Functors in arrow category

Question

I am studying Awodey's Category theory book. I have trouble understanding the following line:

Observe that there are two functors in arrow category i.e.
$$
\begin{align}
\mathscr{C} \xleftarrow{\textbf{dom}} \mathscr{C}^{\rightarrow} \xrightarrow{\textbf{cod}} \mathscr{C}
\end{align}
$$
where $\mathscr{C}^{\rightarrow}$ is the arrow category corresponding to $\mathscr{C}$.

They have not mentioned what these $\textbf{dom}$ and $\textbf{cod}$ are? How do we prove that these are functors?

My understanding:
Now, in the diagram given below:

$\textbf{dom}:\mathscr{C}^{\rightarrow} \xrightarrow{\textbf{dom}} \mathscr{C}$. So,

$[f:A \to B] \mapsto A $ (object mapping of functor $\textbf{dom}$) and
if $g=(g_1,g_2):[f:A \to B] \to [f':A' \to B'] $, then $(g_1,g_2) \mapsto [f:A \to B]$ (the morphism mapping of functor $\textbf{dom}$ ).

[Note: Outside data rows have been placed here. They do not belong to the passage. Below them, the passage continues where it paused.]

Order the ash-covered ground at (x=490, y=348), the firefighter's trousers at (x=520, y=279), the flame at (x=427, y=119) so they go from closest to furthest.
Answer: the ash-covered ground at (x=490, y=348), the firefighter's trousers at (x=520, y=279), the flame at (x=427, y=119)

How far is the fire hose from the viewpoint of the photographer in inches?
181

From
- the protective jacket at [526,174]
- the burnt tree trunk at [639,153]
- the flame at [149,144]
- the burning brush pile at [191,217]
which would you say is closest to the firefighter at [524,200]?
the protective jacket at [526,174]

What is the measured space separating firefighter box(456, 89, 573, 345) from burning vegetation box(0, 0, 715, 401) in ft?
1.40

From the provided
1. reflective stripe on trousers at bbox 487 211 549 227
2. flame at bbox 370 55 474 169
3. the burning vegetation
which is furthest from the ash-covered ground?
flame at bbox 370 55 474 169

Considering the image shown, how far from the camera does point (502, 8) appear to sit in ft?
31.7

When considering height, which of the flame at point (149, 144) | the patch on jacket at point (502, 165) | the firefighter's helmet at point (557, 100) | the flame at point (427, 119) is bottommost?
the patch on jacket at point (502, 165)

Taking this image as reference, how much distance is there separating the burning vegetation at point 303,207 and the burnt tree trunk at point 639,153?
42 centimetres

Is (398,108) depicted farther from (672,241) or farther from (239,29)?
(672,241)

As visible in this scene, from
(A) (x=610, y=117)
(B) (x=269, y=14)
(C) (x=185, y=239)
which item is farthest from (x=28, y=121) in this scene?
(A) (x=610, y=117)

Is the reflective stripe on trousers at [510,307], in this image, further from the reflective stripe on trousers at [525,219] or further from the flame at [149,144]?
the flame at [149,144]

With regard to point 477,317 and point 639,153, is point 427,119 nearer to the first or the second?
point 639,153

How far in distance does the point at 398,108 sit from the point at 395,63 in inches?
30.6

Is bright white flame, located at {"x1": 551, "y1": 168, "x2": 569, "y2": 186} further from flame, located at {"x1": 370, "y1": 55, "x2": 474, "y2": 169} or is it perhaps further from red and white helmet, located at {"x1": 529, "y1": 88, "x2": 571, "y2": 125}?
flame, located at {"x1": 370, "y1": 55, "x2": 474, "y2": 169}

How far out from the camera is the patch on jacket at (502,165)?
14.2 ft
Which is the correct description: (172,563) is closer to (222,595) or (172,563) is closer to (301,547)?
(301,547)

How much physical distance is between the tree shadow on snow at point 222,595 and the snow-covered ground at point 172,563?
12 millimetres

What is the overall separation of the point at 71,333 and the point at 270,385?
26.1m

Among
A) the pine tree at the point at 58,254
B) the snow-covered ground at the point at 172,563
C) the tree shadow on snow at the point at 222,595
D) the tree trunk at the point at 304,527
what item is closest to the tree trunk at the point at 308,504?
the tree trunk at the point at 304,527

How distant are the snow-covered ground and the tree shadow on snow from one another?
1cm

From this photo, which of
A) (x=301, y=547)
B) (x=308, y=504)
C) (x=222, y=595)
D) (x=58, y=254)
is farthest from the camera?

Using this definition, If I proceed to prove the statement:
(a)
$$
\textbf{dom} ( g:f \to f' ) = \textbf{dom}(g): \textbf{dom}(f) \to \textbf{dom}(f')
$$

LHS = $f:A \to B$ and RHS = $\textbf{dom}(g): A \to A'$ (which seems absurd)
I am not sure if this makes sense.

Answer 1

Writing: $$f\stackrel{(g_1,g_2)}{\to}f'\tag1$$ where $f,f'$ are objects of arrow category $\mathcal C^{\to}$ and pair $(g_1,g_2)$ is an element of homset $\mathcal C^{\to}(f,f')$ represents a commuting diagram pictured in your question.

We have the functor $\mathbf{dom}:\mathcal C^{\to}\to\mathcal C$ prescribed by:$$[f\stackrel{(g_1,g_2)}{\to}f']\mapsto[\mathsf{dom}f\stackrel{g_1}{\to}\mathsf{dom}f']$$

And we have the functor $\mathbf{cod}:\mathcal C^{\to}\to\mathcal C$ prescribed by:$$[f\stackrel{(g_1,g_2)}{\to}f']\mapsto[\mathsf{cod}f\stackrel{g_2}{\to}\mathsf{cod}f']$$

In order to prove that $\mathbf{dom}$ and $\mathbf{cod}$ are functors it must be shown both of them respect identities and composition.

If $(1)$ stands for an identity then $f=f'$ and $g_1,g_2$ are both identities in $\mathcal C$. This guarantees that identities are respected.

By composition we must expand $(1)$ to: $$f\stackrel{(g_1,g_2)}{\to}f'\text{ and }f'\stackrel{(g'_1,g'_2)}{\to}f''\tag2$$with commuting squares.

Then we have: $$(g'_1,g'_2)\circ(g_1,g_2)=(g'_1\circ g_1,g'_2\circ g_2)$$assuring that composition is respected.